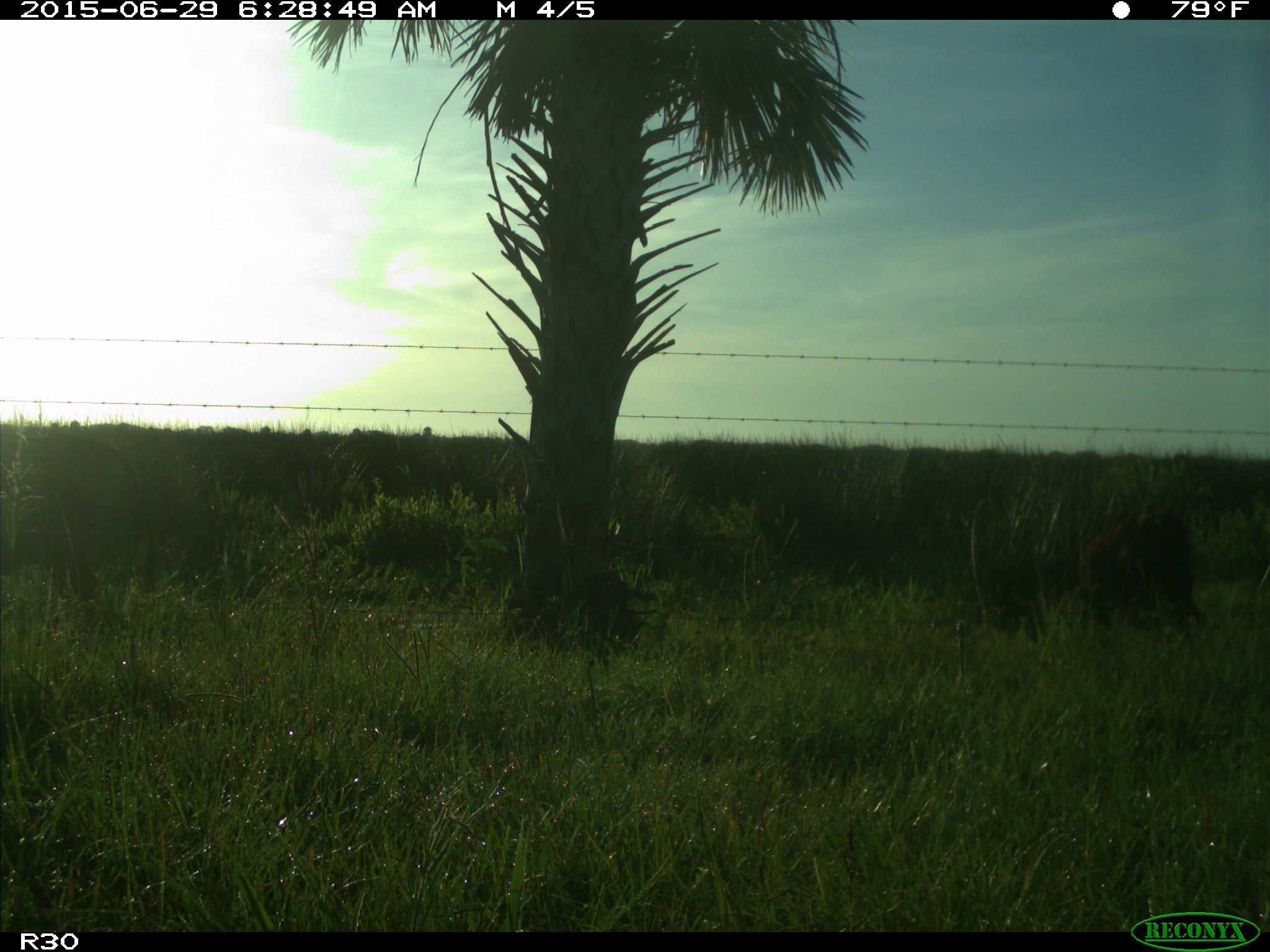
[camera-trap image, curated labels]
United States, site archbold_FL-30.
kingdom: Animalia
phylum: Chordata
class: Mammalia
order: Artiodactyla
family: Bovidae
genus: Bos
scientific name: Bos taurus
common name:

Exercise objective: Each record should be given again exactly, with no picture carried over.

Written reply:
[camera-trap image, curated labels]
United States, site archbold_FL-30.
kingdom: Animalia
phylum: Chordata
class: Mammalia
order: Artiodactyla
family: Bovidae
genus: Bos
scientific name: Bos taurus
common name:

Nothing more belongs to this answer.